◆ Study material:
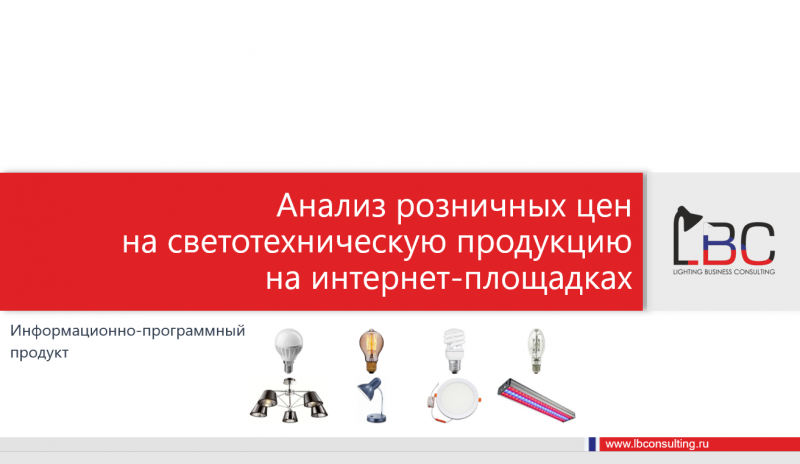 Анализ розничных цен на светотехническую продукцию на интернет-площадках

LBC
LIGHTING BUSINESS CONSULTING

Информационно-программный продукт

www.lbconsulting.ru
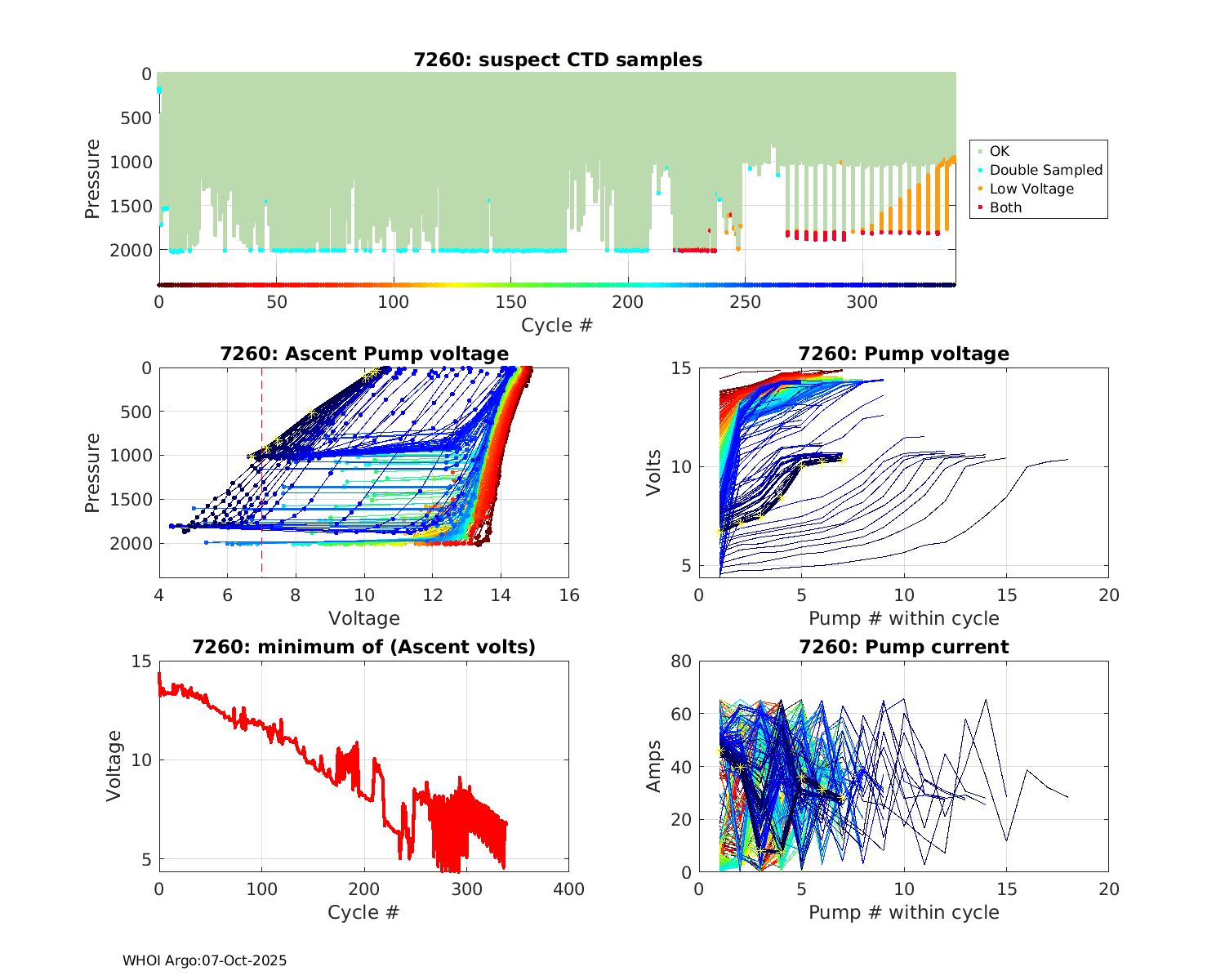 7260: suspect CTD samples

Pressure

0
500
1000
1500
2000

0 50 100 150 200 250 300

Cycle #

OK
Double Sampled
Low Voltage
Both

7260: Ascent Pump voltage

Pressure

0
500
1000
1500
2000

4 6 8 10 12 14 16

Voltage

7260: Pump voltage

Volts

15
10
5

0 5 10 15 20

Pump # within cycle

7260: minimum of (Ascent volts)

Voltage

15
10
5

0 100 200 300 400

Cycle #

7260: Pump current

Amps

80
60
40
20
0

0 5 10 15 20

Pump # within cycle

WHOI Argo:07-Oct-2025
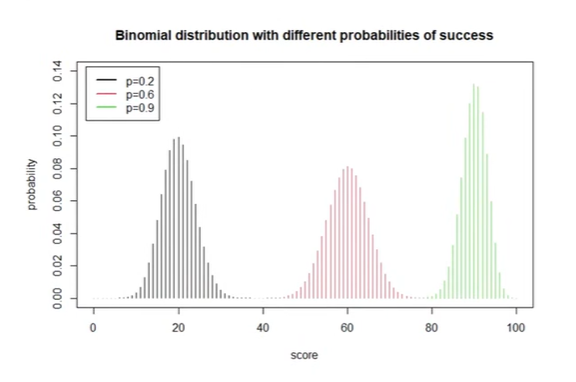 Binomial distribution with different probabilities of success

p=0.2
p=0.6
p=0.9

probability

0.00
0.02
0.04
0.06
0.08
0.10
0.12
0.14

0
20
40
60
80
100

score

◆ Task instructions:
What is needed is a verbatim transcription of the records, minus the pictures.

◆ Exercise result:
 Анализ розничных цен на светотехническую продукцию на интернет-площадках

LBC
LIGHTING BUSINESS CONSULTING

Информационно-программный продукт

www.lbconsulting.ru
 7260: suspect CTD samples

Pressure

0
500
1000
1500
2000

0 50 100 150 200 250 300

Cycle #

OK
Double Sampled
Low Voltage
Both

7260: Ascent Pump voltage

Pressure

0
500
1000
1500
2000

4 6 8 10 12 14 16

Voltage

7260: Pump voltage

Volts

15
10
5

0 5 10 15 20

Pump # within cycle

7260: minimum of (Ascent volts)

Voltage

15
10
5

0 100 200 300 400

Cycle #

7260: Pump current

Amps

80
60
40
20
0

0 5 10 15 20

Pump # within cycle

WHOI Argo:07-Oct-2025
 Binomial distribution with different probabilities of success

p=0.2
p=0.6
p=0.9

probability

0.00
0.02
0.04
0.06
0.08
0.10
0.12
0.14

0
20
40
60
80
100

score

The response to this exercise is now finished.